Si pour un petit pays comme le Bénin, l'âge minimum du Président de la République est fixé à 40 ans, à plus forte mesure pour un pays aux dimensions continentales que la RDC où les enjeux sont très complexes. Ils estimaient qu'il est bon de recourir au droit constitutionnel comparé des pays d'ancienne tradition démocratique ; Mais c'est encore mieux de contextualiser et d'inculturer toute l'architecture institutionnelle si l'on veut lui assurer quelque chance de succès, au lieu de compter sur un modèle démocratique exportable clés en mains. Ceci rappelle opportunément la réponse que SOLON, ce sage athénien du Ve siècle avant Jésus-Christ donnait à la question de savoir quel est le meilleur régime politique. « Dites-moi d'abord, rétorquait-il, pour quel pays, pour quel peuple et à quel moment de son histoire ?  ». Il y a donc forcement place dans toutes les rédactions constitutionnelles pour l'expression de génie propre de la société considérée (9(*)).

Nous pouvons alors nous demander si tout congolais âgé de 30 ans et de 18 ans au moins qui jouit de la plénitude de ses droits civils et politiques qui ne se trouve pas dans un des cas d'exclusion prévus par la loi électorale est apte de remplir avec compétence, dignité et honneur respectivement les fonctions du président de la République, d'un si grand pays aux dimensions continentales qu' est la RDC ou encore celles de tout un gouverneur de Province.

Ne risque-t-on pas d'assister ou d'élire les dirigeants qui, faute d'expérience éprouvée viendront apprendre et acquérir de l'expérience à la tête des institutions ? Ce n'est pas au sommet du pays et des Provinces qu'on viendra faire des « essai-erreurs » au lieu de se mettre au service de la population.

En réalité, l'âge de 30 ans n'a pas été retenu par souci de rajeunir la classe politique mais plutôt, les parlementaires voulaient maintenir dans la course électorale certains candidats non pas de moindre qui seraient écartés si on avait fixé l'âge du candidat Président de la République à 40 ans comme l'avait fixé l'avant projet de constitution. C'est comme qui dirait des lois ou mieux des conditions d'éligibilité taillées sur mesure. En témoignent les propos du sénateur Christophe MBOSO : « la constitution de la troisième République est un texte de compromis politique. Tout texte de compromis affecte la qualité. Il fallait comprendre et intégrer les réclamations des uns et des autres et avoir un texte constitutionnel qui mette tout le monde a l'aise (10(*))

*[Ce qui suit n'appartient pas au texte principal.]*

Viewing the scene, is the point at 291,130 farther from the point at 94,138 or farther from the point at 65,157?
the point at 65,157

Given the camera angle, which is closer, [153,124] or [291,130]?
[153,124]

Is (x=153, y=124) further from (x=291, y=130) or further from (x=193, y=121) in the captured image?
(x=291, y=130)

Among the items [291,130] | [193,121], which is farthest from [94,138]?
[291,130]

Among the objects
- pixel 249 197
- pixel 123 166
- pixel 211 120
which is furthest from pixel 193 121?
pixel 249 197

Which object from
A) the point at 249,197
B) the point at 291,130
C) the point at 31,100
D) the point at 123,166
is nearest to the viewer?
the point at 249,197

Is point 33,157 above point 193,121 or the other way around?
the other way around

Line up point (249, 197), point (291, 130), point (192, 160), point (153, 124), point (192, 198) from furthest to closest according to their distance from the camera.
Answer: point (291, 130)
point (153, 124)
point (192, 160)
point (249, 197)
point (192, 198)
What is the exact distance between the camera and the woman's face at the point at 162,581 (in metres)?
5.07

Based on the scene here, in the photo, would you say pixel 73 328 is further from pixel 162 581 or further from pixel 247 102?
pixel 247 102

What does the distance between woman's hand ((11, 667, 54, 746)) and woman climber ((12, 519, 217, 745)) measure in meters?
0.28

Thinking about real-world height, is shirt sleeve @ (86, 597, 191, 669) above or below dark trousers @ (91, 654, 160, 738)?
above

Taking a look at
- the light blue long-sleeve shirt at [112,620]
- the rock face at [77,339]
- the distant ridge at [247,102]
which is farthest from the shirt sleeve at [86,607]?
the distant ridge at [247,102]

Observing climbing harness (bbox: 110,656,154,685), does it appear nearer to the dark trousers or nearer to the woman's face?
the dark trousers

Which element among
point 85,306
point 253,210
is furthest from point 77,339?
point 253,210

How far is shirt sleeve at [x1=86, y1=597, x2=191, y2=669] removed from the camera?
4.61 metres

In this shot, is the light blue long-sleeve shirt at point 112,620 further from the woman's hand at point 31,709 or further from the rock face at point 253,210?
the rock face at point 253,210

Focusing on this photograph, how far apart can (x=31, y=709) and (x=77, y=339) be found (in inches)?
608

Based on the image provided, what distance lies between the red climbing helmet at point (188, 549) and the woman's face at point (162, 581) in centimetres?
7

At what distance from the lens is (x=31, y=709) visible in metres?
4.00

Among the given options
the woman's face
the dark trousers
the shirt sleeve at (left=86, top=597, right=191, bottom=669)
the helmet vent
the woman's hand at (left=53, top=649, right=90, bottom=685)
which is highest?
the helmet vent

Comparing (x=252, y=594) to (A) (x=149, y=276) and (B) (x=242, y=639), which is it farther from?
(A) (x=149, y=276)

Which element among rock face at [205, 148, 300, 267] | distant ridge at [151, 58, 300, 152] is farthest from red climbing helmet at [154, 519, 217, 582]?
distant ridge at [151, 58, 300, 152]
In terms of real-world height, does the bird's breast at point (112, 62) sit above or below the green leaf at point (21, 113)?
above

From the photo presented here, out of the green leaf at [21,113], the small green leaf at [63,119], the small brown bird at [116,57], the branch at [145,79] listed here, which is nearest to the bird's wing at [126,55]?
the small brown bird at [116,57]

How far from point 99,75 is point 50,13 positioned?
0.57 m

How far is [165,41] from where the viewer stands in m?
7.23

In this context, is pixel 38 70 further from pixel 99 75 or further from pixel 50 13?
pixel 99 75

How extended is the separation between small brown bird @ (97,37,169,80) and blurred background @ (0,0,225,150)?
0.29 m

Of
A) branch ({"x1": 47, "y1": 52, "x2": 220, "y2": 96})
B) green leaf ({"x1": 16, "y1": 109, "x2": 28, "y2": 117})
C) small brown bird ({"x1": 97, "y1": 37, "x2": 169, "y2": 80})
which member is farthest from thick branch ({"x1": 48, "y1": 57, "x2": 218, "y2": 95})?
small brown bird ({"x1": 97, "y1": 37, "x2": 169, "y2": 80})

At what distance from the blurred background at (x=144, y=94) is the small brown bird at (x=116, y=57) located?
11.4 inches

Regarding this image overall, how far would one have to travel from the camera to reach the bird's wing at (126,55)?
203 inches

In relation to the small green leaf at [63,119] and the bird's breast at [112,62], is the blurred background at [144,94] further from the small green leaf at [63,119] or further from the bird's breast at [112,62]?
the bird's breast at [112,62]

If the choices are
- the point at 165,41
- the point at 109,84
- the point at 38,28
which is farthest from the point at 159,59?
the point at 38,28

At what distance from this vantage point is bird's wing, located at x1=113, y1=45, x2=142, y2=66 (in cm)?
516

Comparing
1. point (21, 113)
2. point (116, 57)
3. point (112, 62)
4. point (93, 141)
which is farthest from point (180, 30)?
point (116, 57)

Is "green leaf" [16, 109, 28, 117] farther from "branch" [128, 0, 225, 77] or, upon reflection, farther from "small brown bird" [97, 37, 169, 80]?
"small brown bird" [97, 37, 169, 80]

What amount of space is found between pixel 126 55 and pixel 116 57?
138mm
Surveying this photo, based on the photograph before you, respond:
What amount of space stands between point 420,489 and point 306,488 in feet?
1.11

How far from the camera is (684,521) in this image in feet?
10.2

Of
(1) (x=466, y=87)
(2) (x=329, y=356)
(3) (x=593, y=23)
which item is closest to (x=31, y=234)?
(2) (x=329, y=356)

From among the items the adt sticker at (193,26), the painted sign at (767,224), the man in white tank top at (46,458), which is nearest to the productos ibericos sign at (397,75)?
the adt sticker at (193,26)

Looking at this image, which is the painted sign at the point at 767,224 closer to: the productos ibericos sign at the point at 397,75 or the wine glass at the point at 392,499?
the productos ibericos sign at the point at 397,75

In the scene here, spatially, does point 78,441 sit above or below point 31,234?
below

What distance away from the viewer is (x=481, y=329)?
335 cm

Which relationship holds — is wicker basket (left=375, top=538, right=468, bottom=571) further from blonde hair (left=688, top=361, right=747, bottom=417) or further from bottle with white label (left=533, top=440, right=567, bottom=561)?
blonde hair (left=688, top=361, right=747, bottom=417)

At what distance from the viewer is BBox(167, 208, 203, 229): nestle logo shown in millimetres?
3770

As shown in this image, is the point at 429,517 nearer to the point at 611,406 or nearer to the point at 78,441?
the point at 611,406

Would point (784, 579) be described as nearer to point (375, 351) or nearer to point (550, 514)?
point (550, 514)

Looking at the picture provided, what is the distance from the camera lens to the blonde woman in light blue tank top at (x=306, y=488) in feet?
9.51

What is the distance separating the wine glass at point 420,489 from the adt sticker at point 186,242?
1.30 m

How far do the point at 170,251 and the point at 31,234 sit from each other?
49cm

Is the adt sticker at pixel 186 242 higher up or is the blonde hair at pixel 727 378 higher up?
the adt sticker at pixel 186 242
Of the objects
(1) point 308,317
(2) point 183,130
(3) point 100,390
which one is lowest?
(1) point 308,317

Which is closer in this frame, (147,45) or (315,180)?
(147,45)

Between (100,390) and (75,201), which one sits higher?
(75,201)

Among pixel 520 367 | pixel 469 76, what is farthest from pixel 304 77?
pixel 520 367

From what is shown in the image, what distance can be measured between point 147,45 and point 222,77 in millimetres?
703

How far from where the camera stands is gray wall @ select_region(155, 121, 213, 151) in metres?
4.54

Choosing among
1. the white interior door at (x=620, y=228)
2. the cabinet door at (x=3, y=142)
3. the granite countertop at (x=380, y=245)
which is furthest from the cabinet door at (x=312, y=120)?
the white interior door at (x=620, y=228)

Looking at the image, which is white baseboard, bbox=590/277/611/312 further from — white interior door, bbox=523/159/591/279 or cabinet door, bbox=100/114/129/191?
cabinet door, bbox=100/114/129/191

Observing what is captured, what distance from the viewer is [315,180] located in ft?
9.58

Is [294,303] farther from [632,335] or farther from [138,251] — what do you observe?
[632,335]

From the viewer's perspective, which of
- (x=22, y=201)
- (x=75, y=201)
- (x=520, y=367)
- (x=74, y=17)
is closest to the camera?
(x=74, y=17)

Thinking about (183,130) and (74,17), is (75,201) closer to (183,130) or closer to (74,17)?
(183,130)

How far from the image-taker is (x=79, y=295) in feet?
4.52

* 6 AKELE P: « le défit et enjeux de la nouvelle constitution : comment éviter la catastrophe d'un nouveau rendez-vous raté ? » in Congo- Afrique N° 395, éd. CEPAS, Kinshasa. P.278

* 7 ESSAMBO J.L. : «  protection du projet de constitution de la RDC ». In Congo-Afrique N° 395 éd. CEPAS, Kinshasa, 2007, P.10

* 8 L'avenir : « l'age du Chef de l'Etat pose problème » in L'Avenir N° 2350 du 09 mars 2005 P2.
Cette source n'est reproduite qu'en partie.